Arekat, a naturalized U.S. citizen, served in the Army from 1987 to 1990 at Schofield Barracks and was honorably discharged.

Police searched Arekat's home and later found him staying at a Waikiki hotel, but he was on his way to talk to the police because he had heard they were looking for him, Seitz said.

Arekat was taken to his office, where police took the three firearms, then transported to Queen's, where he was examined by a doctor who concluded there was no reason to detain him, Seitz said. Seitz estimated his client was in custody for about seven or eight hours before he was released.

Arekat was not charged with any crime, and the firearms were returned to him, Seitz said.

Dodd said Seitz brought up his theory that Arekat was arrested because of terrorism suspicions during the trial, but did not produce any evidence to support it. On the witness stand, DeCaires denied that suspicions of terrorism were a motivating factor in the arrest, Dodd said.

In a 2-1 decision in November, the appeals court panel did not discuss suspicions about terrorism.

But Judges Stephen Reinhardt and Raymond Fisher ruled that the evidence was "insufficient" to allow any reasonable jury to conclude that police had "probable cause" or a legal basis for the arrest.

They said the evidence did not establish Arekat was "a danger to others, let alone that he was imminently dangerous or even that he suffered from a serious mental illness."

The majority noted that Arekat went to the FBI about a month before his arrest about his concerns that he was under surveillance by business competitors and that those competitors were involved in organized crime.
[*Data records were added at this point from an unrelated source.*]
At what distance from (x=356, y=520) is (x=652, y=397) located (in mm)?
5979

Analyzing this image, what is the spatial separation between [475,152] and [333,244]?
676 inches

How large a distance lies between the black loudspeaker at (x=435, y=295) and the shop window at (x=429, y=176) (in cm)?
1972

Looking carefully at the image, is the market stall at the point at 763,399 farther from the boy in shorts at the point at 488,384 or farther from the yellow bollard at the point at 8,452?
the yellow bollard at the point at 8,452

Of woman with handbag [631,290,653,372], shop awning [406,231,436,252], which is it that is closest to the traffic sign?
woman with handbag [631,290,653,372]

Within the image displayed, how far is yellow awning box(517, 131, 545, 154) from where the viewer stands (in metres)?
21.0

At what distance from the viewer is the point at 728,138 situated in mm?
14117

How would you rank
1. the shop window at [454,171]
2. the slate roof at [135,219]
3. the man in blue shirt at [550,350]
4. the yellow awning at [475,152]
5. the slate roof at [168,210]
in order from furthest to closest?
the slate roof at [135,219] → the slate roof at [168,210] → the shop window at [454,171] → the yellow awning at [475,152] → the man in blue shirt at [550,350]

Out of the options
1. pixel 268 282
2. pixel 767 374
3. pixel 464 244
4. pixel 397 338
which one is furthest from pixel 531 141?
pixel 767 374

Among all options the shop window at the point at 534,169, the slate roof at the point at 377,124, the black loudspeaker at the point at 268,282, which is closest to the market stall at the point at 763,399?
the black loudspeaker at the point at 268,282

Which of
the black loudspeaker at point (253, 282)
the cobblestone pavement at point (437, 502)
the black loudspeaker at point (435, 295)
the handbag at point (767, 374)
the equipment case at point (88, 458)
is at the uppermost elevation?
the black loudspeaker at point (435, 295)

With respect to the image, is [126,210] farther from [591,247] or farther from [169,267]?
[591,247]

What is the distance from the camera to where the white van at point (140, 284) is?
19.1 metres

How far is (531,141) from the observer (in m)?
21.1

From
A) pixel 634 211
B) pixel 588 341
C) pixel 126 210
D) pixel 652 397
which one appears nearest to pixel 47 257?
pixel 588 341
But the interview did not include any threat or act by Arekat that constituted he would harm anyone, the majority said.

The majority also discounted information by the former worker, David Engle, described by the judges as "a disgruntled" former employee.

Engle told police about Arekat's behavior at his apartment a month before the arrest and alleged that Arekat assaulted him when he tried to collect a paycheck after being fired, the majority said.
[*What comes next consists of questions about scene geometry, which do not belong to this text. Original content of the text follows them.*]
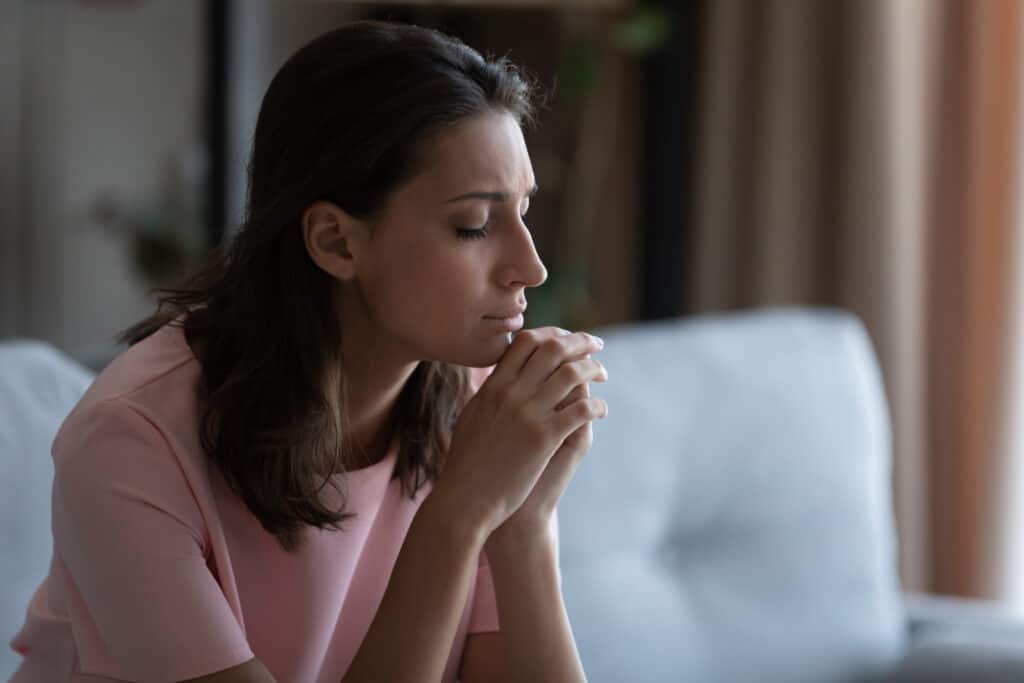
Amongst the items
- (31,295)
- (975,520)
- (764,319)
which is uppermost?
(764,319)

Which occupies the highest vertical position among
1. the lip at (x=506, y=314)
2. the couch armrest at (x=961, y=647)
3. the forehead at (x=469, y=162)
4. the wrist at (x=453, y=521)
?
the forehead at (x=469, y=162)

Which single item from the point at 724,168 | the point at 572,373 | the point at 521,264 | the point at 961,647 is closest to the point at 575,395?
the point at 572,373

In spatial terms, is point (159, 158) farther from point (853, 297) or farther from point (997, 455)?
point (997, 455)

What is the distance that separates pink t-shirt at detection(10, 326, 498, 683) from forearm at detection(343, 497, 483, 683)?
3.8 inches

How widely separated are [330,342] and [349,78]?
8.8 inches

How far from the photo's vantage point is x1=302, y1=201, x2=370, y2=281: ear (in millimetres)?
1076

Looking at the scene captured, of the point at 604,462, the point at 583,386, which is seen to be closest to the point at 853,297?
the point at 604,462

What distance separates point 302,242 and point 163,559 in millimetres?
275

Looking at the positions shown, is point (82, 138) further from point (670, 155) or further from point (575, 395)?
point (575, 395)

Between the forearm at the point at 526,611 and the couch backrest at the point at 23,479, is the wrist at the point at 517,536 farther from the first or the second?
the couch backrest at the point at 23,479

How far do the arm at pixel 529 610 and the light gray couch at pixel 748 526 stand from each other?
0.34 m

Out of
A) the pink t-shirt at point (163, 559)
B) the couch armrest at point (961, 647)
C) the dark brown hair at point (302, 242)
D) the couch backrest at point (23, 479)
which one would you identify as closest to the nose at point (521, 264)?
the dark brown hair at point (302, 242)

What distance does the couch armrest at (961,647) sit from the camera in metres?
1.86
But Engle did not have a history of providing police with reliable information, and police knew he had recent criminal convictions and was a longtime drug addict, the majority said.

The majority said Engle was "not a reliable source."

In dissent, appeals court Judge Consuelo Callahan said the jury's verdict "should not be set aside because two appellate judges, on the cold record, would have weighed the evidence differently."

She said the police made "a courageous decision to detain Arekat."

"If the officers had done nothing and Arekat had proceeded to shoot someone, defendants undoubtedly would have been sued for failing to detain Arekat," Callahan said.

Seitz declined to say how much he will be seeking from the city, but said in addition to that amount, the city must pay his fees and costs for the hundreds of hours of work for the trial and the appeal, interest on that amount and a possible multiplier that would increase the fee award.

Unless the case is settled, a judge will review the request and determine the fees and cost amount.